PROBLEM TO SOLVE » Copy the entries below word for word, everything from the line containing "Of pixel 290" down to the end of the entries.

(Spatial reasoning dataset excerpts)
####################
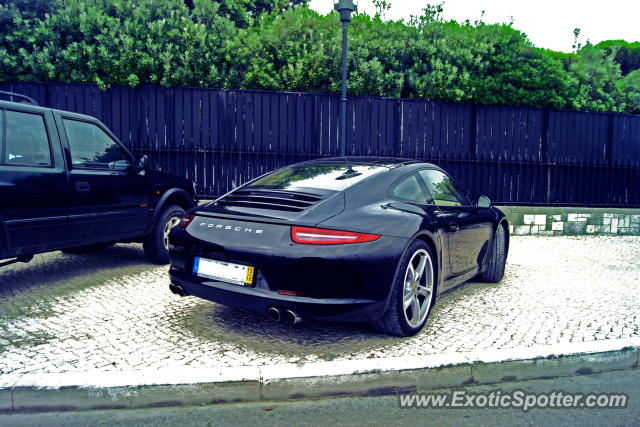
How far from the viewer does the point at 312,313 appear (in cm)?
331

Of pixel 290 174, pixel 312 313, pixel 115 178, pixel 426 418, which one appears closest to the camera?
pixel 426 418

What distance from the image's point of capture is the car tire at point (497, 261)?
19.1 ft

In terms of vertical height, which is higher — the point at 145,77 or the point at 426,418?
the point at 145,77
####################
ANSWER »
Of pixel 290 174, pixel 312 313, pixel 115 178, pixel 426 418, which one appears closest to the camera?
pixel 426 418

What distance from the image's point of capture is the car tire at point (497, 261)?
19.1 ft

In terms of vertical height, which is higher — the point at 145,77 or the point at 426,418?
the point at 145,77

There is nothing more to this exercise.